高値圏で推移した株式市場が金融関連を押し上げたほか、半導体や生成AI、データセンター向けを中心としたITインフラ需要が底堅く推移した。

また、建設需要の持ち直しやテナント需要の回復もプラス材料となった。他方、物価高を背景とした節約志向の高まりが続くなか、小売や飲食、宿泊など個人消費関連は低調だった。

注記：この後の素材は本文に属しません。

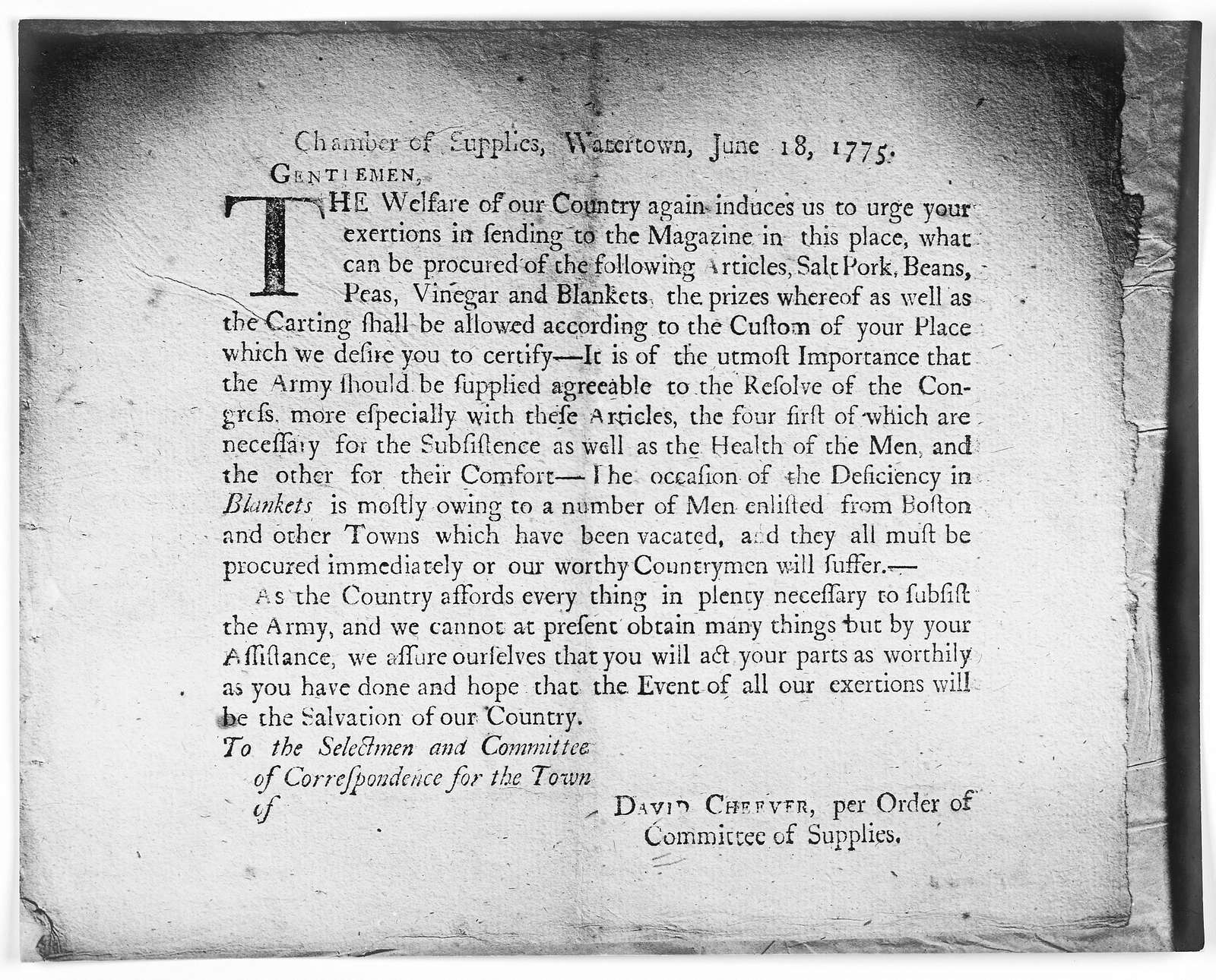 Chamber of supplies, Watertown, June 18, 1775. Gentlemen, The welfare of our country again induces us to urge your exertions in sending to the magazine in this place, what can be procured of the following articles, salt pork, beans, peas, vinega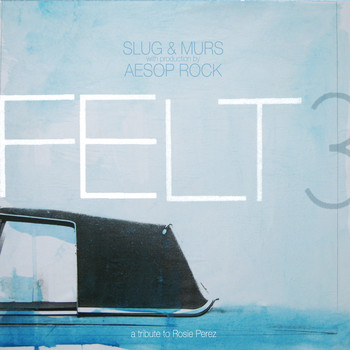 Felt - Felt 3: A Tribute To Rosie Perez  (Deluxe Edition [Explicit])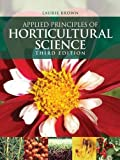 Applied Principles of Horticultural Science, Third Edition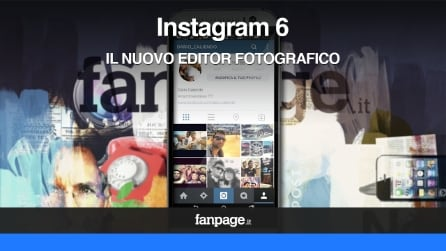 Instagram 6: come funziona l'editor fotografico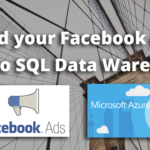 Load data from Facebook Ads to SQL Data Warehouse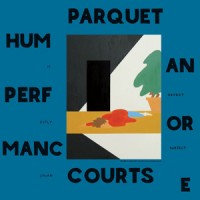Parquet Courts – « Human Performance » : La chronique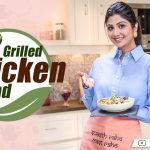 Grilled Chicken Salad | Shilpa Shetty Kundra | Healthy Recipes | The Art Of Loving Food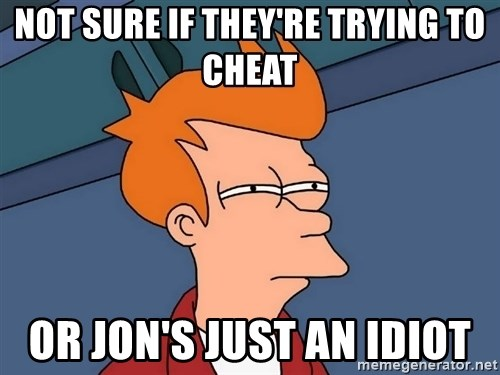 Futurama Fry - Not sure if they're trying to cheat or Jon's just an idiot
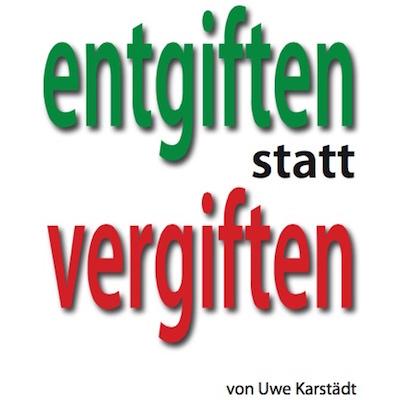 Buchcover Entgiften statt vergiften - Uwe Karstaedt 400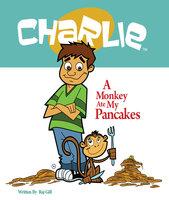 A Monkey Ate My Pancakes - Raj Gill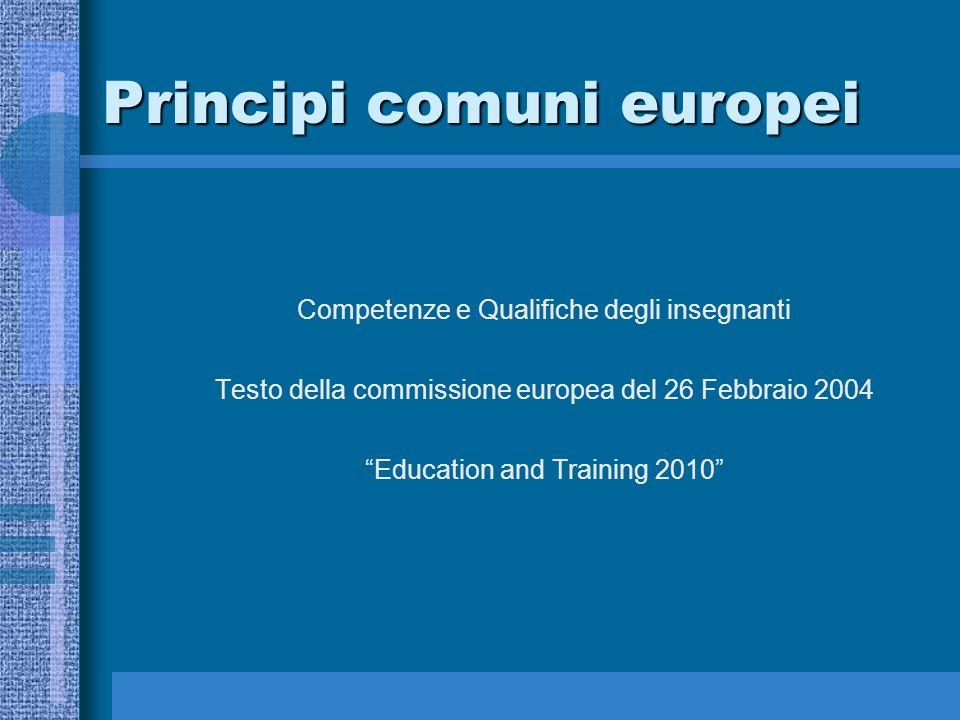 Principi comuni europei Competenze e Qualifiche degli insegnanti Testo della commissione europea del 26 Febbraio 2004 Education and Training 2010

「運輸・倉庫」では40.6となり前月比0.3ポイント増、2か月連続の改善。業界からは、「東南アジア域内でのコンテナ荷動きがやや復調している」(沿海貨物海運)や「ここ数年で値上げなどの価格転嫁が少しずつ進んできている」(港湾運送)といった、海運関連企業からは改善を実感する声がある一方で、「原油価格の高騰、原材料の値上げなどでコスト高になっている。製造業も物を作らない、倉庫に在庫を抱えない状態となり、輸送貨物が減少」(一般貨物自動車運送)や、「向こう1年は中東情勢の余波が懸念される」(普通倉庫)など、国内の陸運に対して燃料に関連した懸念を示す声が見られた。

10業種で唯一悪化した「小売」は37.3となり前月比0.1ポイント減、2か月ぶりに悪化。新車、中古車ともに動きが鈍い「自動車・同部品小売」(同1.6ポイント減)は4か月連続で落ち込んだ。個人消費の停滞から「買い控えが起きている」(男子服小売)など「繊維・繊維製品・服飾品小売」(同4.2ポイント減)は、依然として厳しい様子がうかがえた。他方、「家電・情報機器小売」(同1.1ポイント増)は、エアコンなどの季節需要に下支えされ、4か月連続で上向いた。

また、政策金利が段階的に引き上げられ、2026年6月に1%へ達したことを受け、金利引き上げに関する企業の見解について調査した結果も公開。長期金利がさらに上昇することが見込まれるなか、多くの企業がコスト増加や消費の低下を懸念しており、「物価高騰や金利上昇の影響などから景気は悪化方向に向かうと考える」(一般貨物自動車運送)や、「金利上昇により購買意欲の低下は避けられない。加えて、販売側の借入金負担も増すため、再値上げの可能性もある」(鉄鋼卸売)などの声が上がった。